Publicatie Laka-bibliotheek:
Stralen zonder schade - Inspecties industriële radiografie (2005 t/m 2008)

AuteurVROM inspectie
6-01-4-30-75.pdf
Datumseptember 2009
Classificatie 6.01.4.30/75 (STRALING - NORMEN)
Voorkant

Uit de publicatie:

Samenvatting

Niet Destructief Onderzoek (NDO) is een verzamelnaam voor technieken waarbij
materiaalonderzoek plaatsvindt zonder dat het product wordt beschadigd,
bijvoorbeeld het onderzoek van lasnaden van werkstukken. Eén van de NDO-
technieken maakt gebruikt van ioniserende straling. De ioniserende straling is daarbij
afkomstig van röntgentoestellen of ingekapselde bronnen en staat bekend onder de
verzamelnaam ‘industriële radiografie’. Er waren begin 2009 in Nederland 31
bedrijven in bezit van een vergunning op basis van de Kernenergiewet (KEW) voor
het uitvoeren van industriële radiografie. Van deze vergunninghouders mogen 12
bedrijven op wisselende plaatsen in geheel Nederland industriële radiografie
uitvoeren. De Nederlandse markt wordt gedomineerd door 4 ‘grote’ bedrijven.

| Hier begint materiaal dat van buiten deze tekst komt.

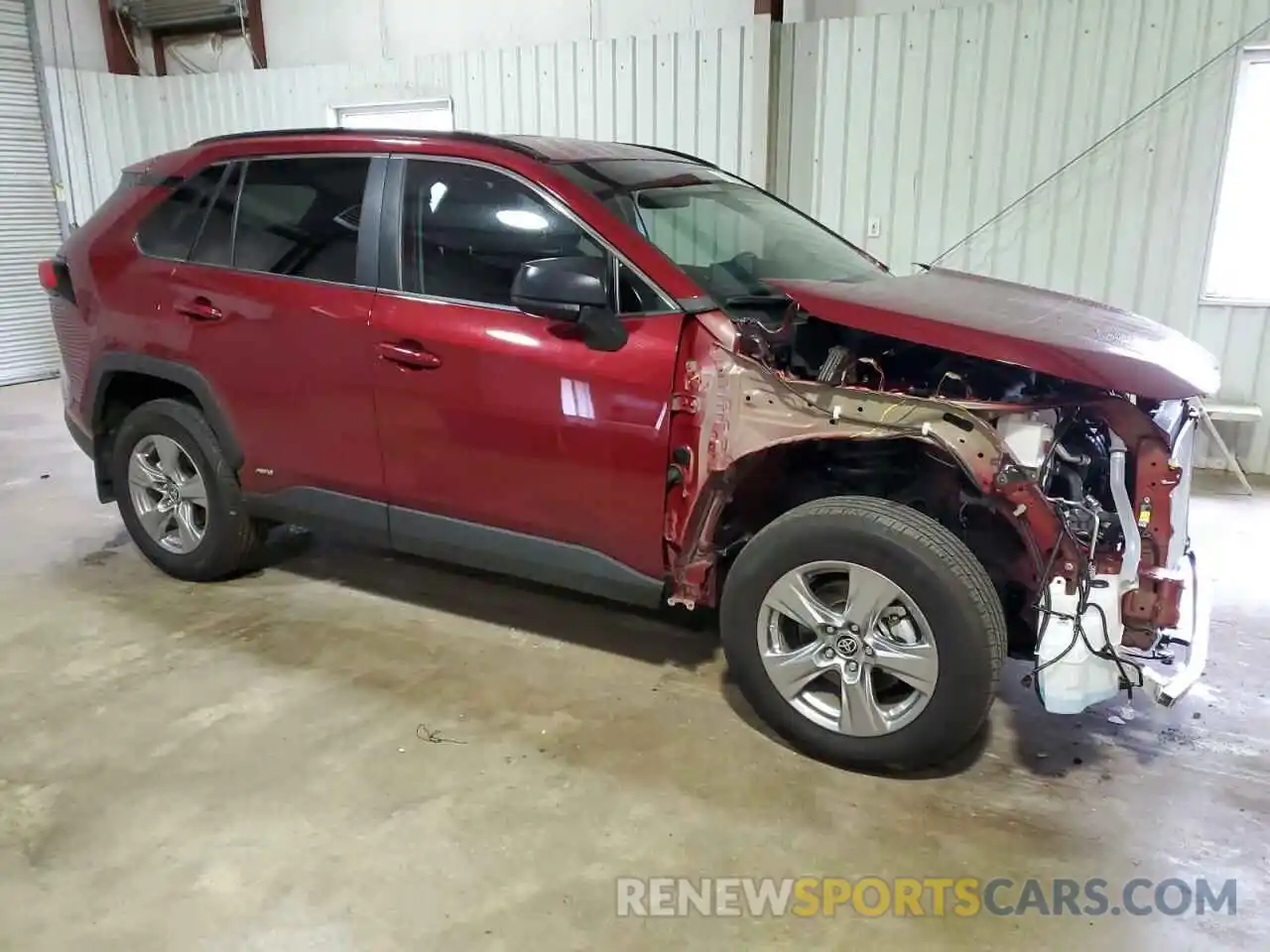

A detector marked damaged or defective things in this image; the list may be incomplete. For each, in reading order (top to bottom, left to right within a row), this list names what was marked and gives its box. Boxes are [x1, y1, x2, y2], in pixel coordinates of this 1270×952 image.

damaged front end [667, 290, 1206, 714]
crumpled hood [762, 266, 1222, 401]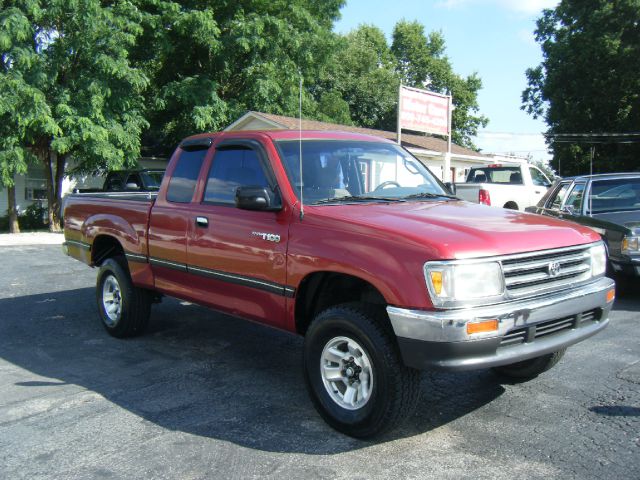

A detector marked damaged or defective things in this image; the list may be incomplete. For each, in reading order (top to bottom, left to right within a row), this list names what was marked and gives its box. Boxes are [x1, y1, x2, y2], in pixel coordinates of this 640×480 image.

cracked pavement [0, 244, 636, 480]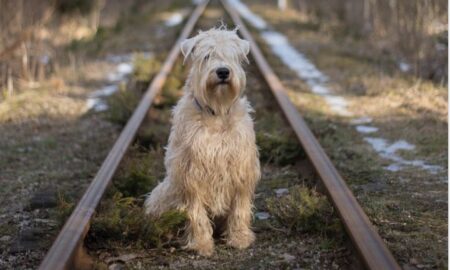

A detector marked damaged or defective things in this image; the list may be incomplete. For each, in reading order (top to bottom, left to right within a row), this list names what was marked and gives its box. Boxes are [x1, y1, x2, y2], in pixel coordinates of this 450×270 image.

De relatief hoge risico’s bij industriële radiografie, de wijzigingen in regelgeving ten
aanzien van ioniserende straling en de signalen van vermoedelijk ernstige
overtredingen bij de toepassing van industriële radiografie waren voor de VROM-
Inspectie in 2005 aanleiding voor het starten van een controleproject dat zich richt op
bedrijven die handelingen uitvoeren met relatief sterke bronnen van ioniserende
straling. Hoofddoel van de controles was het verkrijgen van inzicht in de mate van
naleving van de bepalingen ingevolge de KEW en de daarop gebaseerde regelgeving
en vergunningen door de bedrijven die industriële radiografie uitvoeren. De
resultaten van de controles worden in dit rapport beschreven.

Er zijn bij 5 geselecteerde bedrijven in totaal 69 proactieve controles uitgevoerd,
namelijk 44 eerste controles en 25 hercontroles. Daarbij werden in totaal 178
overtredingen vastgesteld. Dat is gemiddeld 2,6 overtredingen per controle. De 69
proactieve controles zijn onderverdeeld in de volgende soorten controles:
• In totaal 43 controles van de ‘uitvoering van industriële radiografie’, namelijk 26
   eerste controles en 17 hercontroles. Daarbij werden in totaal 108 overtredingen
   vastgesteld, namelijk 80 bij de eerste controles en 28 bij de hercontroles.
•   In totaal 16 controles van de ‘opslag van radioactieve stoffen’, namelijk 11 eerste
    controles en 5 hercontroles. Daarbij werden in totaal 21 overtredingen
    vastgesteld, allen tijdens de eerste controles.
•   In totaal 10 controles van ‘administratieve verplichtingen’, namelijk 7 eerste
    controles en 3 hercontroles. Daarbij werden in totaal 49 overtredingen
    vastgesteld, namelijk 43 bij de eerste controles en 6 bij de hercontroles.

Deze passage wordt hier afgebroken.